Sure, the $17 million in taxpayers’ money spent promoting the Liberals was a factor, as were the negative ads.
From far away, I’d offer four more basic reasons.
Christy Clark and the Liberals ran a tidy campaign with a simple message. The Liberals, they said, would manage the economy better and protect jobs. They gave people something to vote for, in a vague and not particularly credible way.
They also ran gave people reasons not to vote for the NDP, arguing Adrian Dix was at best an unknown quantity and the party platform unclear. (And talking a lot of rubbish about the NDP as well.)

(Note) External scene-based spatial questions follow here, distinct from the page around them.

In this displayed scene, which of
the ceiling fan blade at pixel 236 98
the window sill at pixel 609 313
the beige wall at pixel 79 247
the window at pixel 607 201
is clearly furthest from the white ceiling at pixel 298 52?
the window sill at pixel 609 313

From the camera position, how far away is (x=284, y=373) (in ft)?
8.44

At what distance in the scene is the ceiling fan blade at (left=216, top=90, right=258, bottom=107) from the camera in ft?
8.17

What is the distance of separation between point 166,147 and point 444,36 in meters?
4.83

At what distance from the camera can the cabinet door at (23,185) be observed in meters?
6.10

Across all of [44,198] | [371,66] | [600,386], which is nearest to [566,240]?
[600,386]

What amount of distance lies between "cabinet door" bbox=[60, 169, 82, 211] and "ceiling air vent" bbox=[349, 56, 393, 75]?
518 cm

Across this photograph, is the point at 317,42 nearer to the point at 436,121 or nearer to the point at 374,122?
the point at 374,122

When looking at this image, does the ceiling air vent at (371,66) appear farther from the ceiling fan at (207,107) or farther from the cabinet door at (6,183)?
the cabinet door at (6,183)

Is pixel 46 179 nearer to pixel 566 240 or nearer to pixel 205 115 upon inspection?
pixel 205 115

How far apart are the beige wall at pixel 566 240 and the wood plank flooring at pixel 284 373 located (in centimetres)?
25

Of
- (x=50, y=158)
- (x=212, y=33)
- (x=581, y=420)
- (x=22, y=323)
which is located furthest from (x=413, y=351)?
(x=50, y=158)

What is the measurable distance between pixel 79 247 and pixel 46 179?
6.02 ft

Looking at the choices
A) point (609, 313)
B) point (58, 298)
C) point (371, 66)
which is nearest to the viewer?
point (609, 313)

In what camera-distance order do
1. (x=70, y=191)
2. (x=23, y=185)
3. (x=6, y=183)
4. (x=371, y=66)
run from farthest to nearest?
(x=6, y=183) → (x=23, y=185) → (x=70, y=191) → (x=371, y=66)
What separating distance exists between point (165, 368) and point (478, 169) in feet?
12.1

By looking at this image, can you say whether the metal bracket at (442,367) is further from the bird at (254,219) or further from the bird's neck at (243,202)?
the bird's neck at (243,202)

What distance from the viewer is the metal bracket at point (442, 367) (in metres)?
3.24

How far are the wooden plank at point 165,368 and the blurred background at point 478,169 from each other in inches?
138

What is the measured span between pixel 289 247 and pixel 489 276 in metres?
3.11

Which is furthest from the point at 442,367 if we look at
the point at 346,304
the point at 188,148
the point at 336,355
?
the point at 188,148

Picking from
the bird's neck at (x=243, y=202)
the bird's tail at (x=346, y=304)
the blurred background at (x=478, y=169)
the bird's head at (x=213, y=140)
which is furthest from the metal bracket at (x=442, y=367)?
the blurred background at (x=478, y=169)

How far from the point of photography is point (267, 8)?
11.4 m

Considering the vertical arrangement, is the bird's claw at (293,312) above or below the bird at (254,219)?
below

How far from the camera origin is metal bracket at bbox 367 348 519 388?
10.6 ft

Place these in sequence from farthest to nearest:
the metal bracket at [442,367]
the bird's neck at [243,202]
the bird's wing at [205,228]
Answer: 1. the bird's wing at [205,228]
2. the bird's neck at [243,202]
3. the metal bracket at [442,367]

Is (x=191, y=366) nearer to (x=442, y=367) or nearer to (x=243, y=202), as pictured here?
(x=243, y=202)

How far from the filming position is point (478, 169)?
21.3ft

Adrian Dix and the New Democrats did not give people something to vote for. There was a platform, of course, and excellent positions on some issues, like banning corporate and union donations. But by the end of the campaign, the main message seemed to be that the New Democrats would be careful. That’s a laudable quality. But it’s not a substitute for a vision of what B.C. would be like in four years, or 10 years.
And the New Democrats failed to give people reasons not to vote for the Liberals. It’s welcome that the party pledged to avoid the kind of slimy attack ads that too often pollute politics. (Like the ones the Liberals used against Dix and Cummins.)
But it would have been completely legitimate to suggest that voters should be suspicious of the Liberal campaign, citing the example of the HST and the 2009 pre-election budget that turned out to be fiction. It would be just as legitimate to talk about the Basi-Virk payment, or growing secrecy, or attempts to limit the role of independent watchdogs like the auditor general and the representative for children and youth, or cronyism. Or the current budget, which falls somewhere between dubious and bogus.
Of course, everything is clear after the fact. And, as it said on a coffee mug a reporter gave me in my days as an editor, ‘Everything is easy for the man who doesn’t have to do it himself.’